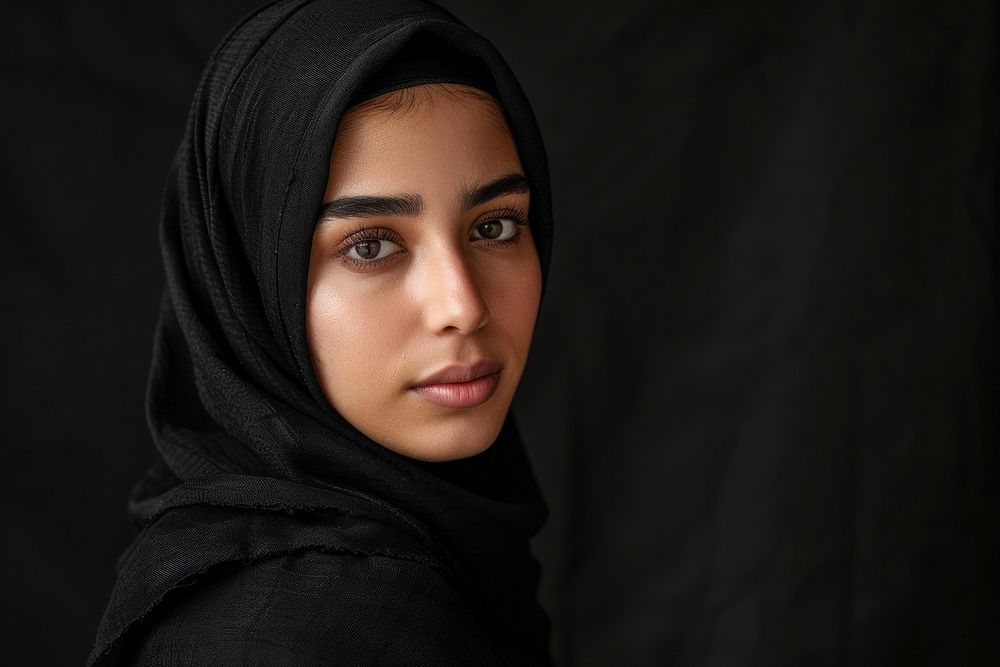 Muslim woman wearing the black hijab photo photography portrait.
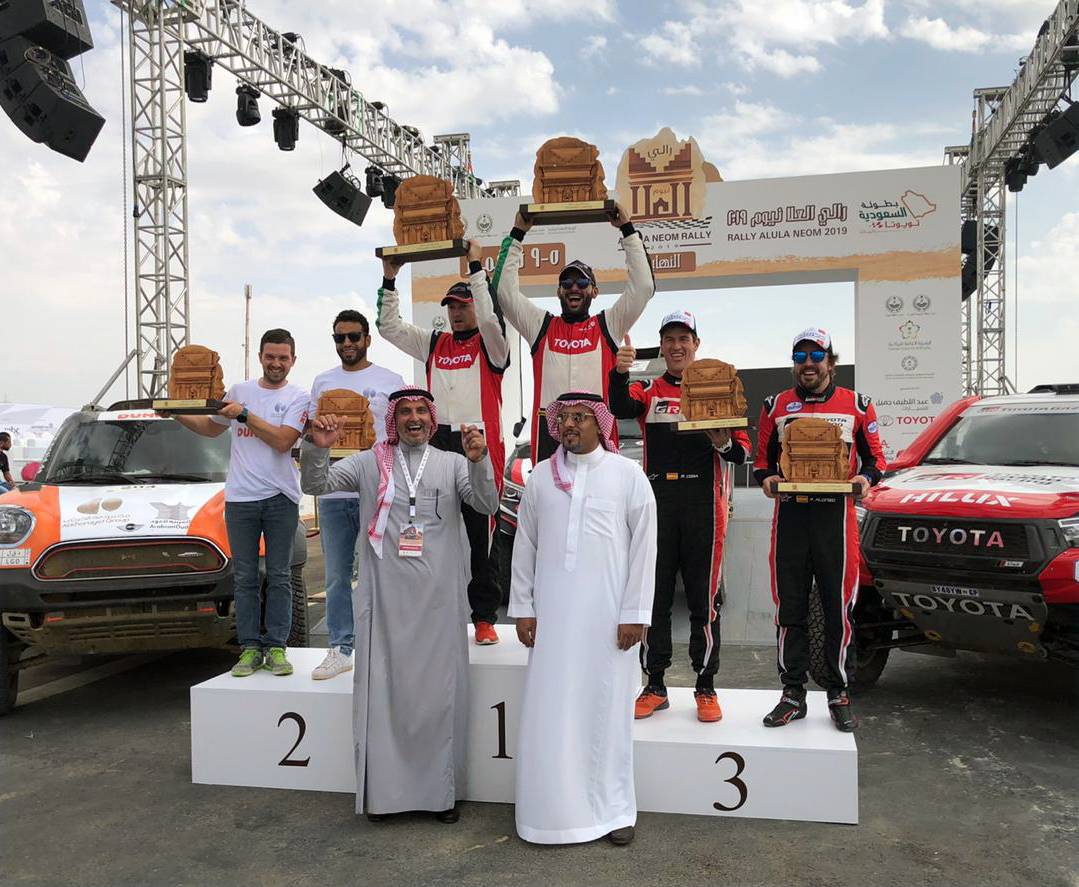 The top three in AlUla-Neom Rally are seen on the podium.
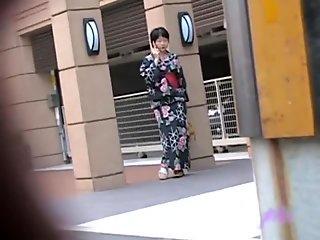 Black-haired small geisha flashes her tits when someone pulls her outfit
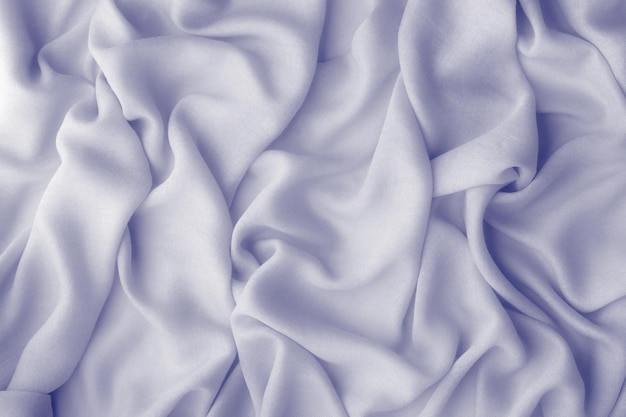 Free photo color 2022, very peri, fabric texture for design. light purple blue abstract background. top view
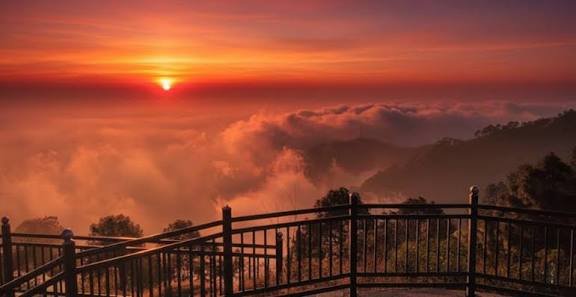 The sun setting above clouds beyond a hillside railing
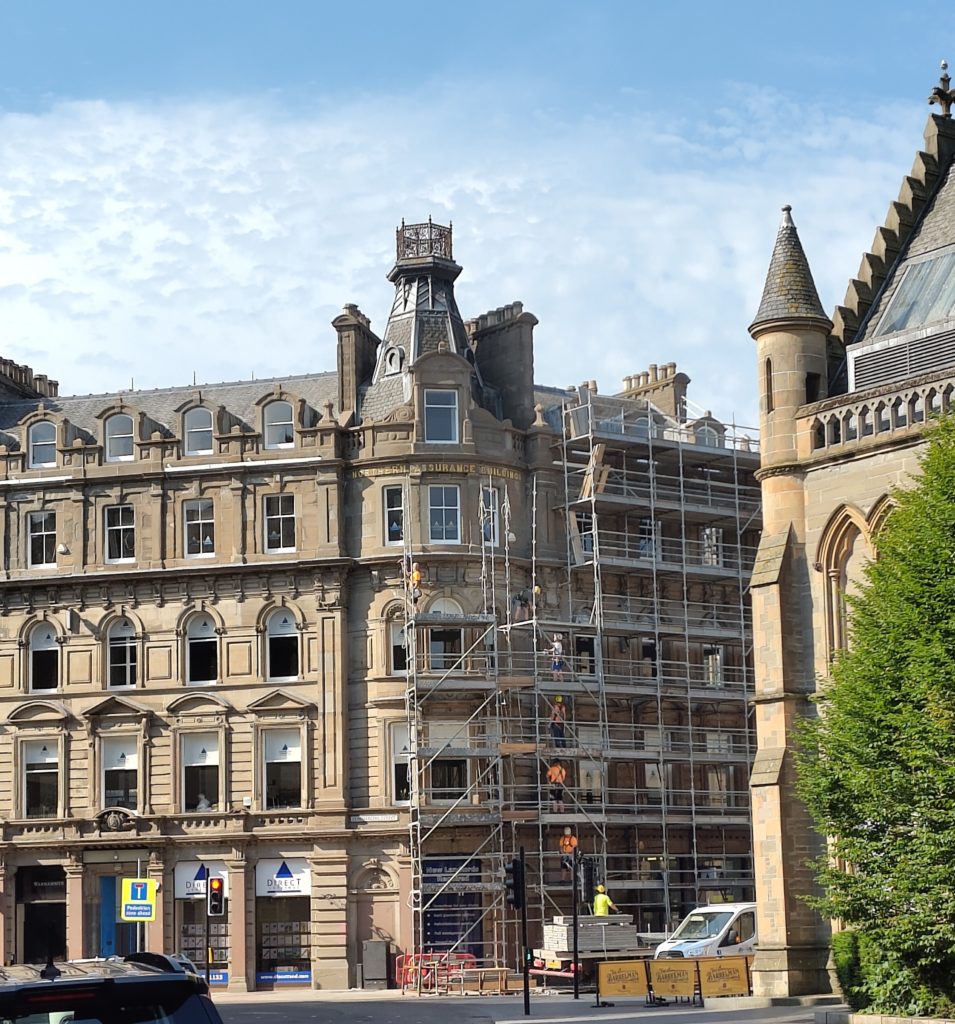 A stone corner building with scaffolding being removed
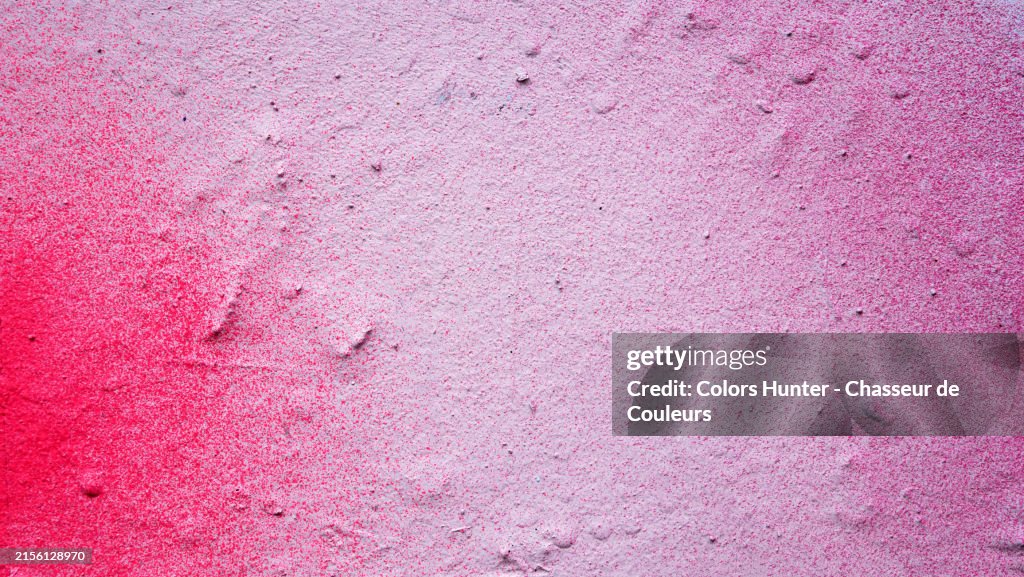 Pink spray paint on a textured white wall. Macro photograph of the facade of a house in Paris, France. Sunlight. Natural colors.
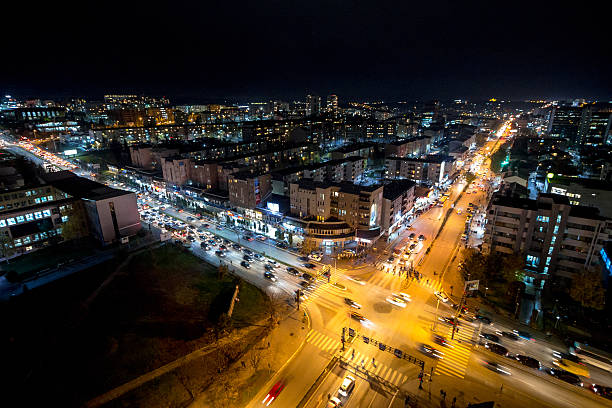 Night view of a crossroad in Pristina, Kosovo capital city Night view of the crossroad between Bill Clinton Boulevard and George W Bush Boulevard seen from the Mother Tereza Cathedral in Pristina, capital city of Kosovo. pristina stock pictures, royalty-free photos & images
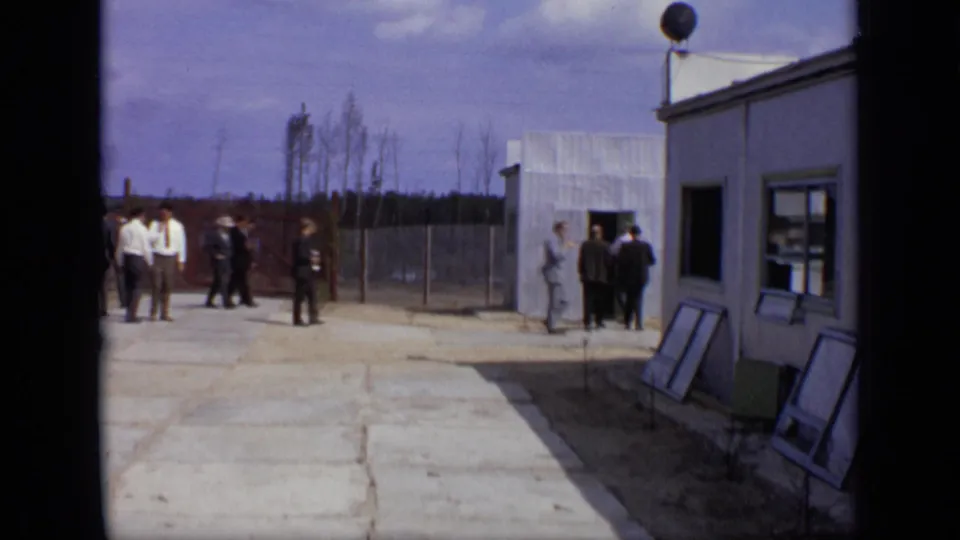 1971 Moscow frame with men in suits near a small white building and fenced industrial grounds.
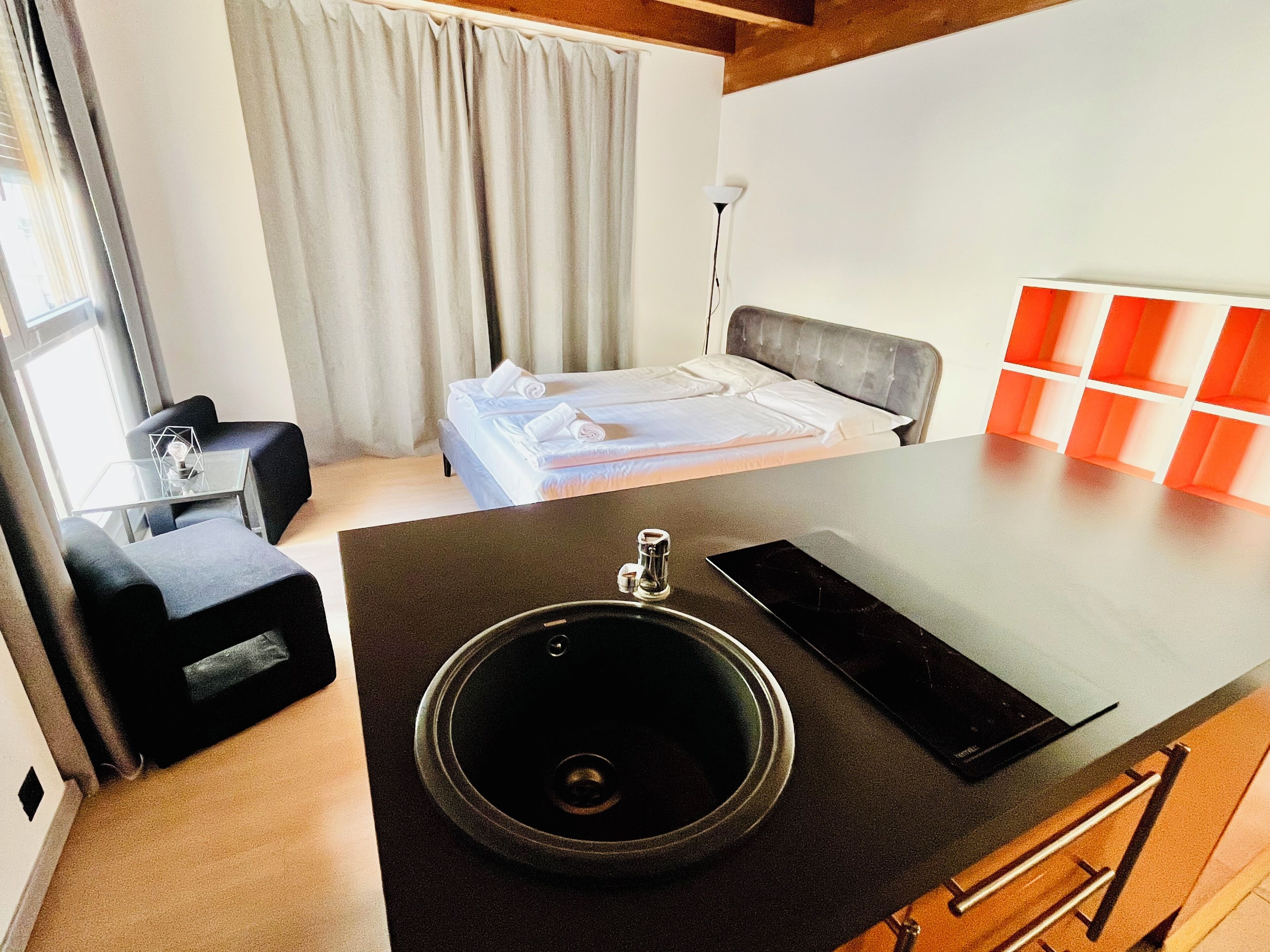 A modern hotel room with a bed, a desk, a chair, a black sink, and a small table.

--------

With the pictures omitted, the material is to be transcribed exactly.

EXERCISE RESPONSE >>
 Muslim woman wearing the black hijab photo photography portrait.
 The top three in AlUla-Neom Rally are seen on the podium.
 Black-haired small geisha flashes her tits when someone pulls her outfit
 Free photo color 2022, very peri, fabric texture for design. light purple blue abstract background. top view
 The sun setting above clouds beyond a hillside railing
 A stone corner building with scaffolding being removed
 Pink spray paint on a textured white wall. Macro photograph of the facade of a house in Paris, France. Sunlight. Natural colors.
 Night view of a crossroad in Pristina, Kosovo capital city Night view of the crossroad between Bill Clinton Boulevard and George W Bush Boulevard seen from the Mother Tereza Cathedral in Pristina, capital city of Kosovo. pristina stock pictures, royalty-free photos & images
 1971 Moscow frame with men in suits near a small white building and fenced industrial grounds.
 A modern hotel room with a bed, a desk, a chair, a black sink, and a small table.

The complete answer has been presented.